• _DATA SUPPLIED_
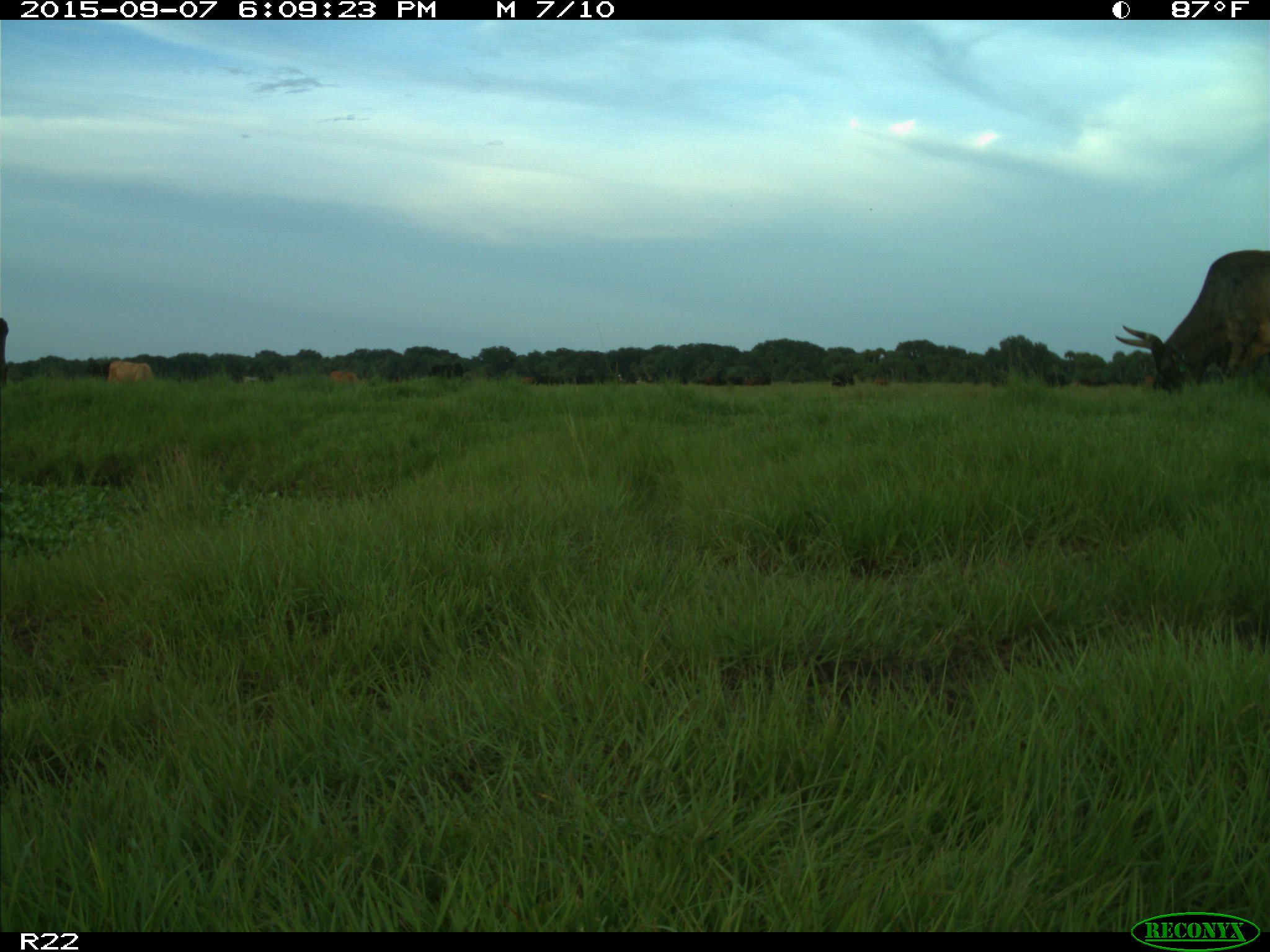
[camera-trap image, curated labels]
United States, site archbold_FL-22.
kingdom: Animalia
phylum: Chordata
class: Mammalia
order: Artiodactyla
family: Bovidae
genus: Bos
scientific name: Bos taurus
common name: domestic cow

• _WORK INSTRUCTIONS_
Only the pictures stay out; everything else in the listing above must be repeated exactly.

• _ANSWER TO THE EXERCISE_
[camera-trap image, curated labels]
United States, site archbold_FL-22.
kingdom: Animalia
phylum: Chordata
class: Mammalia
order: Artiodactyla
family: Bovidae
genus: Bos
scientific name: Bos taurus
common name: domestic cow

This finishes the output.